There must be, or we wouldn’t be here! (laughs) But still, you see the small number of people who do this work. Most people claim unnecessary stress and unnecessary suffering, that’s the big part of their identity. If they are offered to get rid of unnecessary suffering, they may kill you, because they cannot even imagine living without unnecessary suffering and unnecessary stress. It’s part of their lives, like breathing.

It reminds me of an interview with François Roustang, in which he explains that one day he received a patient who had undergone psychotherapy and who was really in deep suffering. He makes him sit down and hypnotize him and when the guy comes back, he says, “Oh yes, I know now what to do to stop suffering, but I won’t do it! Maybe I am suffering, but at least I have my bearings, and what you are offering me is the unknown, and I don’t want to go there.

Exactly. People say to you: “No, not that!” It’s about finding people who can do it, also because it takes endurance. You yourself have not completed one or two years of training. It took years of commitment and work to get there. Almost nobody is ready to do that, because it also requires learning: learning the tools, applying them, experiencing frustrations, not being able to do it. And of course, knowing how to welcome the necessary suffering is not easy, it is even unthinkable for most people.

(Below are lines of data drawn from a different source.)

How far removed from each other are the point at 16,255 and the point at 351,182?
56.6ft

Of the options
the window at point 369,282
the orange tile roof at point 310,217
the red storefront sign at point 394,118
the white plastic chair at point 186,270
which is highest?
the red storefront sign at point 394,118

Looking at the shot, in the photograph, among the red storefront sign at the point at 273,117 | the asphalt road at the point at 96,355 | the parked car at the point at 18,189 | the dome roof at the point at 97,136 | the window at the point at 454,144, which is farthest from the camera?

I would like to add something about people’s resistance to change. The affirmation of the true is something much more subtle and less striking than denouncing the false. It’s like recognizing the silence behind the noise. It is much more difficult to recognize silence than to recognize noise. Well, it’s the same, it’s relatively easy to recognize emotions, but it’s much harder to recognize that something has changed, when it’s subtle, because it’s gone and therefore it’s something that’s no longer there.

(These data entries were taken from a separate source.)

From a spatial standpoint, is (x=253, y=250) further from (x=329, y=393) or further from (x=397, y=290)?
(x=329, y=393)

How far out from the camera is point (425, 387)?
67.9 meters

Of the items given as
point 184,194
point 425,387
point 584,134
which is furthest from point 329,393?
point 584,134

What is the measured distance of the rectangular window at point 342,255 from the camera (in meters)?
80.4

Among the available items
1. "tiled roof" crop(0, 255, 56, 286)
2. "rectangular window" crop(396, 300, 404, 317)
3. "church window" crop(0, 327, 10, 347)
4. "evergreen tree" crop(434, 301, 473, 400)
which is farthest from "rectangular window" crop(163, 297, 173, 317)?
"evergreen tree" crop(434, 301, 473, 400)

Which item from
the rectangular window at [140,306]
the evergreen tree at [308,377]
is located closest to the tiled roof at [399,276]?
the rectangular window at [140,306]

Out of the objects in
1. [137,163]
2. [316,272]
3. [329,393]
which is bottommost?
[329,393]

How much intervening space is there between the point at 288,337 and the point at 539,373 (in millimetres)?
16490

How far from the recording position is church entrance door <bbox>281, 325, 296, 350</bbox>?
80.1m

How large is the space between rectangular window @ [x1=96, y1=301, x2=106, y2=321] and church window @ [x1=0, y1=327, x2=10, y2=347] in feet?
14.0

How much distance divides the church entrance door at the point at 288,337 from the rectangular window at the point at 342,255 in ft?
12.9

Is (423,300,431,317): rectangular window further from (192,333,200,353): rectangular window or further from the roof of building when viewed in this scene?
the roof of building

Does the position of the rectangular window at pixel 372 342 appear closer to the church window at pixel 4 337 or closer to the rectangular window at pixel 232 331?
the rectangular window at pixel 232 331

Absolutely. From a certain moment on, you don’t create karma anymore, and that’s important. By doing this work, you no longer create additional problems that could have had repercussions for many years.

Here is a short text on identity, written by François Roustang, which can be found in his book “La fin de la plainte.” This text concerns precisely the identity which complicates: “Identity is composed of all the items that an individual can pride himself on. Its origin, its country, its history, its symptoms. The definition he gives himself in them makes it rigid because they are the place of his control and sufficiency. Singularity, on the other hand, appears each time identity is neglected. She’s like style, obvious and elusive. It involves the risk of irremediable loneliness, of what is estimated as a death threat, and although given once and for all, it is apprehended only by others, and never by oneself. The loss, for the patient, of his identity, which he does not want to change, is necessary so that the usual reference points that constituted his unmodified relationship to himself, to others and to the environment are abandoned, and so that he allows a new configuration of his world to happen, through what is given to him and that he cannot change.” He speaks of singularity as a basic value, as our individual specificity, which we never see ourselves. I thought it was beautiful. And that’s really the big simplification.

Yes, it’s very beautiful.

It was clear he was free. But he didn’t want to teach.

If he recognizes that he cannot be a teacher, he is not. Not everyone can teach. Like Stephen Jourdain and others. It’s very special to be a teacher, because you have to find a way to pass on what you understand. That aspect must be part of your essential value, otherwise it can’t work.